Given text =
::::::::
Citation : 2021 Latest Caselaw 11493 ALL
Judgement Date : 16 December, 2021

Allahabad High Court
Reshmi And Others vs Ram Adhar Yadav And Another on 16 December, 2021
Bench: Kaushal Jayendra Thaker



HIGH COURT OF JUDICATURE AT ALLAHABAD
 
 

A.F.R
 

 

 
In Chamber
 

 
Case :- FIRST APPEAL FROM ORDER No. - 79 of 1999
 

 
Appellant :- Reshmi And Others
 
Respondent :- Ram Adhar Yadav And Another
 
Counsel for Appellant :- .,Vidya Kant Shukla,Vidya Sagar Shukla
 
Counsel for Respondent :- Anil Kumar Rai,Satish Chaturvedi,Shivendra Narayan Singh
 

 
Hon'ble Dr. Kaushal Jayendra Thaker,J.

1. Heard Sri Vidya Kant Shukla, learned counsel for the appellant and Sri Rajiv Ojha, learned counsel for the respondent-Insurance Company.

2. This appeal, at the behest of the claimants, challenges the judgment and award dated 23.11.1998 passed by IInd-Additional District Judge (Motor Accident Claims Tribunal) Azamgarh, (hereinafter referred to as 'Tribunal') in M.A.C. No. 87 of 1990.

3. Brief facts as culled out from the record are that on 07.05.1990 at 2:00 p.m in front of house of Madhuban Murari Kahar, Police Station Kandharpur, District Azamgarh, driver of jeep bearing no. U.H.W.-5319 driving his jeep negligent and rashly hits Prabhuram's tempo and as a result of which Prabhuram sustained grievous injuries and succumbed to his injuries on the spot.

4. The deceased was 25 years of age at the time of accident. He was driving tempo and earning Rs. 1000/- p.m and maintaining agriculture field. He was survived by his mother, widow and three sons and two daughters. The Tribunal has considered his income to be Rs. 15,000/-p.a, deducted 1/3rd towards personal expenses of the deceased, granted multiplier of 17, granted Rs.5,000/- towards consortium, granted Rs.2,000/- towards funeral expenses and ultimately assessed the total compensation to be Rs. 92,000/-.
::::::::
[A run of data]
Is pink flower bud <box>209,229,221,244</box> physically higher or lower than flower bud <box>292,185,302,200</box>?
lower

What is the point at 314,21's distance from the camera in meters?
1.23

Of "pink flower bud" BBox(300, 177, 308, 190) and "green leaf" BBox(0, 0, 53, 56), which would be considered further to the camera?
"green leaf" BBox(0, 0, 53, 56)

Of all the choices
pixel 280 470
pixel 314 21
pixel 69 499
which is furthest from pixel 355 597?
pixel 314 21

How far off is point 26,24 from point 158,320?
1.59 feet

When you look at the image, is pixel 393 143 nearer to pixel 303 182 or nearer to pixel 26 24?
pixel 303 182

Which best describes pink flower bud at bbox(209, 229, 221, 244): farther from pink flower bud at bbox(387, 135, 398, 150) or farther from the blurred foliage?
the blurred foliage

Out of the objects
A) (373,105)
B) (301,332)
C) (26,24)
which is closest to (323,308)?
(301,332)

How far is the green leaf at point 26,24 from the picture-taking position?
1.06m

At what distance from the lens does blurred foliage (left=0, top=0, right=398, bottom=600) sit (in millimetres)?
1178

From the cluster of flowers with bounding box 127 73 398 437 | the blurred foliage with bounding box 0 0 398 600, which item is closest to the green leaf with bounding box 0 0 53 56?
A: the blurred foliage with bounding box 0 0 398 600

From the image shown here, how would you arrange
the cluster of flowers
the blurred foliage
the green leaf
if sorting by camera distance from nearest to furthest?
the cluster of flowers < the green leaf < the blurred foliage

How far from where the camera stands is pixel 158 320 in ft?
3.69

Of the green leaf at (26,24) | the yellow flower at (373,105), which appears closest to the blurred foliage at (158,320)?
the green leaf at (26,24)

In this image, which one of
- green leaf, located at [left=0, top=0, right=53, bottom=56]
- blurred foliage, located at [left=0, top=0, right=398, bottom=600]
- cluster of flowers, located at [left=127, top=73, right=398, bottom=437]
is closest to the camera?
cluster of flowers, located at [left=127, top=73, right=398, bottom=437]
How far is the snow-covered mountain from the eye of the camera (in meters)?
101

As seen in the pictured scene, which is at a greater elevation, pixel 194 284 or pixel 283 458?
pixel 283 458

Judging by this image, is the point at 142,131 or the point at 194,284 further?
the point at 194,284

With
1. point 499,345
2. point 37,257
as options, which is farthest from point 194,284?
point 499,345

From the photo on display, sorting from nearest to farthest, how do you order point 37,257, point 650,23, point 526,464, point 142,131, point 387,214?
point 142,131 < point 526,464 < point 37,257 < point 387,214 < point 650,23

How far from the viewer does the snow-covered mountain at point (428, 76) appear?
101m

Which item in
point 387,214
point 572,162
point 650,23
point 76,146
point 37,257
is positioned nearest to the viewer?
::::::::
Problem A = List every rupee amount that appears in the judgment.
Problem B = Update the judgment passage starting with "Counsel for Appellant" and going on through "the respondent-Insurance Company." so that "Rajiv Ojha" reads "Anil Kumar Rai".
These data have no connection to the judgment text.

Full solution A = Rs. 1000/- p.m; Rs. 15,000/-p.a; Rs.5,000/-; Rs.2,000/-; Rs. 92,000/-

Full solution B =
Counsel for Appellant :- .,Vidya Kant Shukla,Vidya Sagar Shukla
 
Counsel for Respondent :- Anil Kumar Rai,Satish Chaturvedi,Shivendra Narayan Singh
 

 
Hon'ble Dr. Kaushal Jayendra Thaker,J.

1. Heard Sri Vidya Kant Shukla, learned counsel for the appellant and Sri Anil Kumar Rai, learned counsel for the respondent-Insurance Company.